FreieWelt.net: Sollte nicht das System der Finanzierung der Pensionen als solches in Frage gestellt werden?

Markus Grabka: Zumindest sollte bei den betroffenen Berufsgruppen überprüft werden, ob diese wirklich Beamte sein müssen.  Eine komplette Systemrevolution ist nicht sinnvoll.  Viel mehr sollte aber das Augenmerk auf die Vielzahl der ALG II-Empfänger gelegt werden, denen künftig Altersarmut droht.

FreieWelt.net: Welche Konsequenzen sollte die Politik daraus ziehen?

Markus Grabka: Insbesondere eine Reform der gesetzlichen Rentenversicherung ist wichtig.  Statt einer Fixierung auf den Beitragssatz sollte wieder das Versorgungsniveau im Vordergrund stehen.  Dabei werden zwar die Beitragssätze steigen, doch diesem Problem kann durch eine Umfinanzierung der versicherungsfremden Leistungen der Rentenversicherung begegnet werden.

FreieWelt.net: Wie groß ist das Problem der Altersarmut in Deutschland und wie ist diese Altersarmut definiert?

Markus Grabka: Noch ist das Problem begrenzt, allerdings ist aufgrund der großen Zahl von Erwerbslosen und duchlöcherten Erwerbsverläufen mit einer deutlichen Verschärfung zu rechnen, vor allem in Ostdeutschland.  Bei der Definition orientieren wir uns am Sozialhilfesatz.
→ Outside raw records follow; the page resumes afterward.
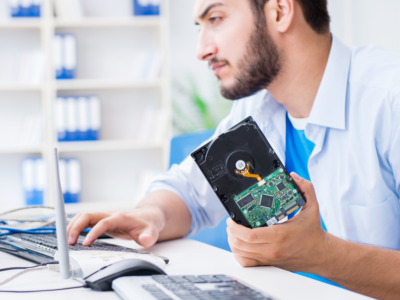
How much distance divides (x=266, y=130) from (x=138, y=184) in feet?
Result: 6.87

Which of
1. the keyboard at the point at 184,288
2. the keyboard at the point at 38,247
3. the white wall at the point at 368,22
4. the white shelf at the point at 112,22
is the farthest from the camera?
the white shelf at the point at 112,22

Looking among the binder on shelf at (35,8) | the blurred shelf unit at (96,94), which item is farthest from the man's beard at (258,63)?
the binder on shelf at (35,8)

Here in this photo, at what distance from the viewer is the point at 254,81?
1.23m

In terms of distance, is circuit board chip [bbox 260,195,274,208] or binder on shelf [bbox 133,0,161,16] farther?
binder on shelf [bbox 133,0,161,16]

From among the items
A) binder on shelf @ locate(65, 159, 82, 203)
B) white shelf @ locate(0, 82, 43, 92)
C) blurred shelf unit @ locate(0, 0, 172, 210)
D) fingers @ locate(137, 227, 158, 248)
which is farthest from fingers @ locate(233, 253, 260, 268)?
white shelf @ locate(0, 82, 43, 92)

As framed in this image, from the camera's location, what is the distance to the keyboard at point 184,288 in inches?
17.6

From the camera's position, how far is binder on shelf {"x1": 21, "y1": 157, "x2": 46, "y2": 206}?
116 inches

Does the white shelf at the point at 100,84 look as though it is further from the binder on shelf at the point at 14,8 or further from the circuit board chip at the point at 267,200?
the circuit board chip at the point at 267,200

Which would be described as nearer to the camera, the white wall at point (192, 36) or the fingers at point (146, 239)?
the fingers at point (146, 239)

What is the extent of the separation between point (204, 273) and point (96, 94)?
2793 mm

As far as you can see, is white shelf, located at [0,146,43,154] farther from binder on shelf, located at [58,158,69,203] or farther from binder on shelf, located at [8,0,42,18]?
binder on shelf, located at [8,0,42,18]

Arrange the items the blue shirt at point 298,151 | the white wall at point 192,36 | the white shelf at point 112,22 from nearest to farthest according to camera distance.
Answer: the blue shirt at point 298,151 → the white shelf at point 112,22 → the white wall at point 192,36

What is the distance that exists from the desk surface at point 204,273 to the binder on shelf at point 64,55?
93.1 inches

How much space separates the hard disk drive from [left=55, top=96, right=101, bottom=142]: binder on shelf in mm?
2454
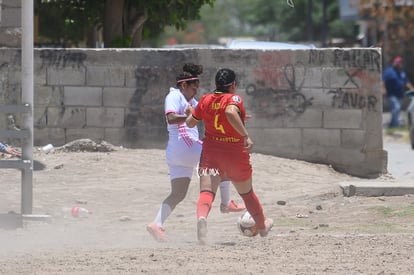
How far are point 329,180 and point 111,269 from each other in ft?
22.1

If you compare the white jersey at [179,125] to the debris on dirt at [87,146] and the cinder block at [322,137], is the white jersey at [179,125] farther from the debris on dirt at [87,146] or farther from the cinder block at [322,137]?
the cinder block at [322,137]

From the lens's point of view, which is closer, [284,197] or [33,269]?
[33,269]

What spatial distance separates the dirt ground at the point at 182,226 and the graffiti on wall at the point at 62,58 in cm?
121

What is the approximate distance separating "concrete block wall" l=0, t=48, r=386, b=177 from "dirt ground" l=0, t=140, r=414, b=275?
296mm

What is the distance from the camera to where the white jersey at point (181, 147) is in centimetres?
914

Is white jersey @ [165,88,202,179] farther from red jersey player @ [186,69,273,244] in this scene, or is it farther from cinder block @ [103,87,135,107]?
cinder block @ [103,87,135,107]

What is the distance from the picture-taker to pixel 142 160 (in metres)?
13.9

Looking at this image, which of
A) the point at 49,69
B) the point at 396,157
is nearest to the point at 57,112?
the point at 49,69

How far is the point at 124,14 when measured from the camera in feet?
58.2

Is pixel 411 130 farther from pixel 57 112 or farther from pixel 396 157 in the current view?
pixel 57 112

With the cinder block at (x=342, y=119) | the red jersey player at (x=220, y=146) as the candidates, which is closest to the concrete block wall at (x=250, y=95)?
the cinder block at (x=342, y=119)

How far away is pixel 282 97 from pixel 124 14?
446 cm

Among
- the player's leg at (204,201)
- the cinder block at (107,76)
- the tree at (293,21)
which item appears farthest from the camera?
the tree at (293,21)

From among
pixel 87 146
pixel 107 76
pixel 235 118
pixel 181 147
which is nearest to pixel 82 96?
pixel 107 76
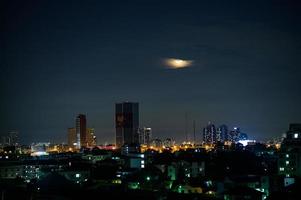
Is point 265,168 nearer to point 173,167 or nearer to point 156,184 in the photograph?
point 173,167

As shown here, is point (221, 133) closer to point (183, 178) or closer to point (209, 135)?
point (209, 135)

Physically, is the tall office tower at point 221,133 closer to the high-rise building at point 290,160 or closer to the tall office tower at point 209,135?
the tall office tower at point 209,135

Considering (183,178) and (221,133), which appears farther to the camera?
(221,133)

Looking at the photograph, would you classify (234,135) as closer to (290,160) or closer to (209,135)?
(209,135)

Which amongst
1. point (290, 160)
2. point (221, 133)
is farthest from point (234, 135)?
point (290, 160)

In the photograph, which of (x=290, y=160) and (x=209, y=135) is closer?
Answer: (x=290, y=160)

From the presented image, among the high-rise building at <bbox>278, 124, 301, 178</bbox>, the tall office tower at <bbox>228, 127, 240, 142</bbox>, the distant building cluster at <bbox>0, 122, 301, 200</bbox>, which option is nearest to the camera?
the distant building cluster at <bbox>0, 122, 301, 200</bbox>

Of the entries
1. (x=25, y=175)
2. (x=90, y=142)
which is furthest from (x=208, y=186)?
(x=90, y=142)

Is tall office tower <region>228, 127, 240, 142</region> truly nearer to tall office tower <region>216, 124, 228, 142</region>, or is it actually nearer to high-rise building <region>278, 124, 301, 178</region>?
tall office tower <region>216, 124, 228, 142</region>

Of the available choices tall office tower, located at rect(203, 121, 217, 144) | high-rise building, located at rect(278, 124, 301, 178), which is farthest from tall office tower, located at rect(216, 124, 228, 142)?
high-rise building, located at rect(278, 124, 301, 178)

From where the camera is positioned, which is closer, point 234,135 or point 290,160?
point 290,160

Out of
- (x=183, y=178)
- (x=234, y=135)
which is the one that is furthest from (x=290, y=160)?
(x=234, y=135)
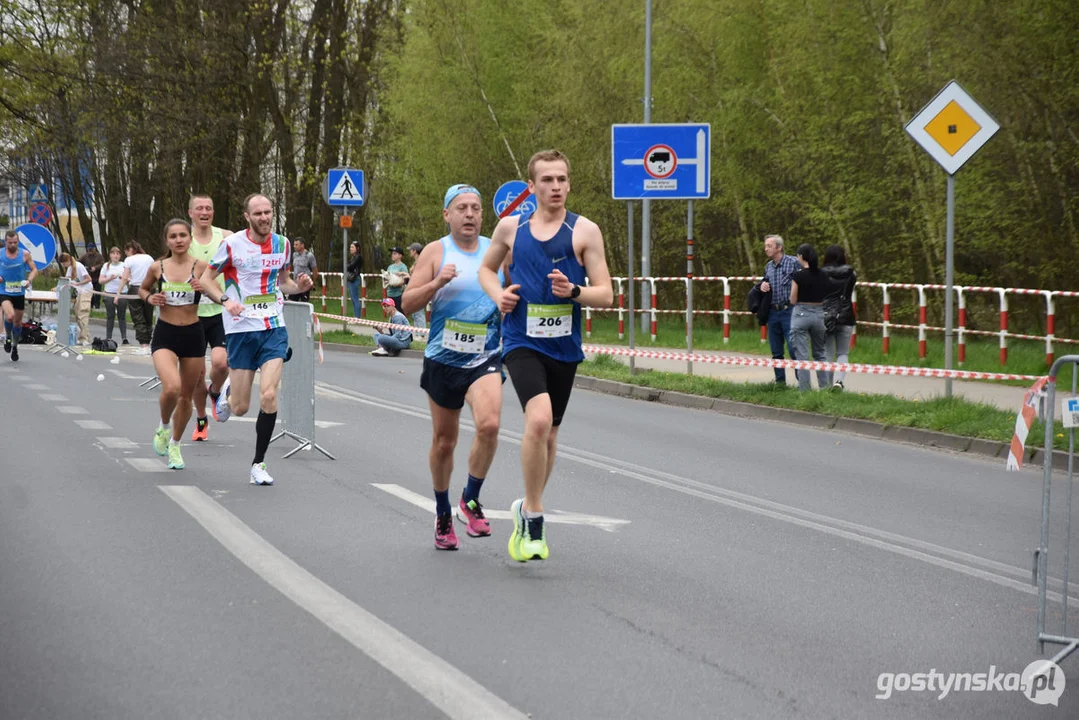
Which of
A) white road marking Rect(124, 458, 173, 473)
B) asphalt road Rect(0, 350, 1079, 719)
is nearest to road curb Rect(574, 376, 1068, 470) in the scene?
asphalt road Rect(0, 350, 1079, 719)

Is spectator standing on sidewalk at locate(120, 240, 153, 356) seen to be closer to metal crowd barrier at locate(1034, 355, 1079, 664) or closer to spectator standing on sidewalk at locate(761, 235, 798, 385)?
spectator standing on sidewalk at locate(761, 235, 798, 385)

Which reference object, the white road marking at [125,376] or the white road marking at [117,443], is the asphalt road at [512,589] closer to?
the white road marking at [117,443]

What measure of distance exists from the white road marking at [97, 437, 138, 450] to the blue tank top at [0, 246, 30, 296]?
1171 centimetres

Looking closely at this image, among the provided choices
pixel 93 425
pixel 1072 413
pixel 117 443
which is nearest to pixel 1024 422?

FreieWelt.net: Sie kritisieren in Ihrer Studie auch die Ungleichheit der Vermögensverteilung.  Ist aber eine Gleichverteilung von Vermögen wirklich ein erstrebenswertes Ziel?  Es scheint doch besser, wenn in einer Sozialen Marktwirtschaft Vermögen zwar ungleich verteilt sind, aber niemand im Elend leben muss als wenn in einer anderen Wirtschaftsform alle das Gleiche aber alle zu wenig haben?

Markus Grabka: Es geht nicht um allgemeine Gleichmacherei.  Mit einem bestimmten Ausmaß von Ungleichverteilung sind aber auch negative Effekte verbunden, da gerade Vermögen spezifische Funktionen wie eine Machtfunktion aufweisen.  

FreieWelt.net: Wie viele Jahre geben Sie dem jetzigen Rentensystem noch?

Markus Grabka: Ich gehe davon aus, dass in Ostdeutschland bereits in den nächsten fünf Jahren das Risiko für Altersarmut deutlich steigt. Neben Arbeitslosigkeit wirkt sich auf die weitaus weniger verbreiteten Betriebsrenten und weit unterdurchschnittlichen Geldvermögen aus.  Im Westen wird es etwas länger dauern.

zum DIW

Das Interview führte Fabian Heinzel

(Foto: Markus Grabka)



Redaktion, 20.01.2010 14:47 | Kommentare (9)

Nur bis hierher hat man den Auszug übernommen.